§ **GIVEN EXERCISE A**: Convert the records that follow the passage on molecular energy into a two-column CSV with the columns "input" and "output". Give one row for each record, with its text and its answer each in one quoted field and line breaks replaced by spaces, and omit the pictures.

§ **TEXT PASSAGE**:
=====
An image of two black spheres connected to each other with two black lines. Each of the spheres also has two white spheres connected by a half white and half black line.

https://www.youtube.com/watch?v=FnUGeYkFCCw

For monoatomic gases, temperature is a measure of the average kinetic energy of molecules. But for systems made up of more complex molecules composed of multiple atoms, there are other ways to store energy besides translation (that is, moving through space). In these situations energy added to a system can not only speed up the movement of molecules but also make them vibrate, bend, and rotate (recall we discussed this briefly in Chapter \(4\))(FIG\(\rightarrow\)). These vibrations, bends, and rotations are distinct for each type of molecule; they depend upon molecular shape and composition. Perhaps not surprisingly, they are quantized. This means that only certain packets of energy can be absorbed or released depending on which vibrations or rotations are involved.^[8] Because of that, we can use these molecule-specific energy states to identify molecules and determine their structure at the atomic level. Just as we can identify atoms of elements by their electronic spectra (how their electrons absorb and emit photons as they move from one quantum level to another), we can identify molecules by the way they absorb or emit photons as the molecule moves from one vibrational or rotational state to another. Because it takes less energy to move between vibrational states, photons of infrared or microwave frequencies are typically involved in this analysis. This is the basis for infrared spectroscopy, a topic that we will return to in a separate work.
=====
§ **DATA TO PROCESS**:
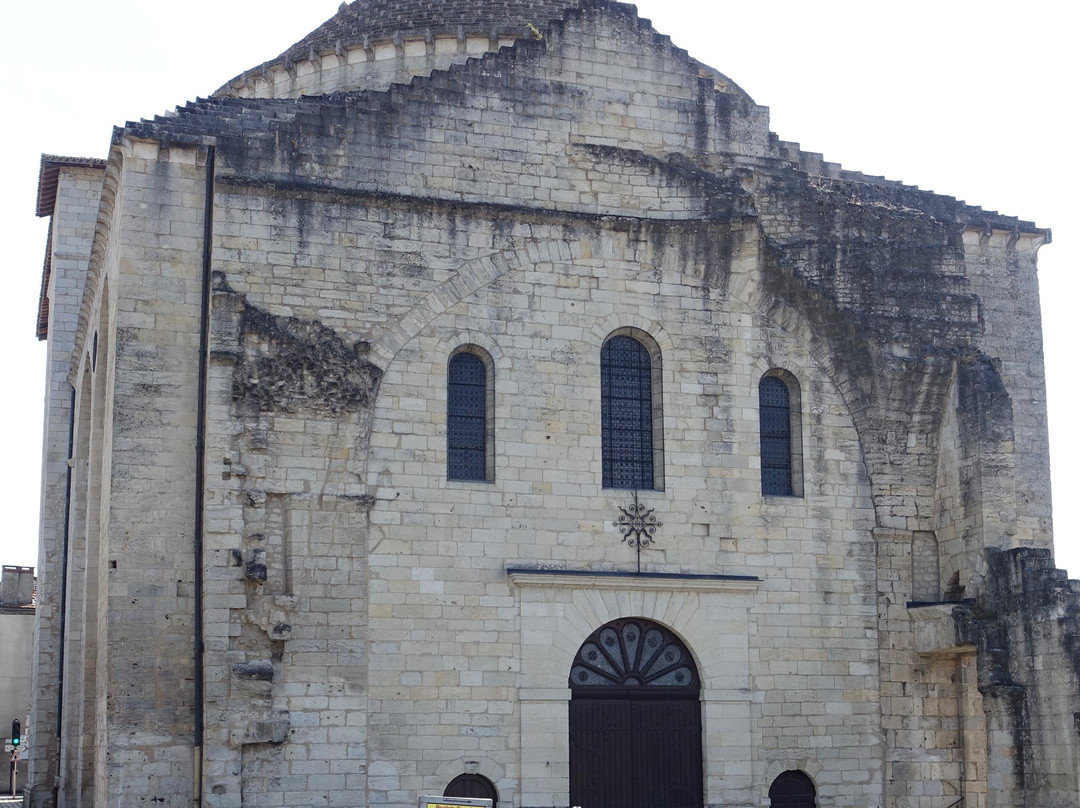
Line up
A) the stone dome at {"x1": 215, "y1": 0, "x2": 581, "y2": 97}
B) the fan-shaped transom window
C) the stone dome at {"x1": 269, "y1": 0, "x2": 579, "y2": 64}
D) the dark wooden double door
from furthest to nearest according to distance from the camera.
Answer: the stone dome at {"x1": 269, "y1": 0, "x2": 579, "y2": 64} < the stone dome at {"x1": 215, "y1": 0, "x2": 581, "y2": 97} < the fan-shaped transom window < the dark wooden double door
=====
§ **GIVEN EXERCISE B**: In the passage on molecular energy, restate the part from "An image of" to "half black line.", substituting "balls" for "spheres" throughout.

§ **FULL RESPONSE A**:
input,output
"Line up A) the stone dome at {""x1"": 215, ""y1"": 0, ""x2"": 581, ""y2"": 97} B) the fan-shaped transom window C) the stone dome at {""x1"": 269, ""y1"": 0, ""x2"": 579, ""y2"": 64} D) the dark wooden double door from furthest to nearest according to distance from the camera. Answer:","the stone dome at {""x1"": 269, ""y1"": 0, ""x2"": 579, ""y2"": 64} < the stone dome at {""x1"": 215, ""y1"": 0, ""x2"": 581, ""y2"": 97} < the fan-shaped transom window < the dark wooden double door"

§ **FULL RESPONSE B**:
An image of two black balls connected to each other with two black lines. Each of the balls also has two white balls connected by a half white and half black line.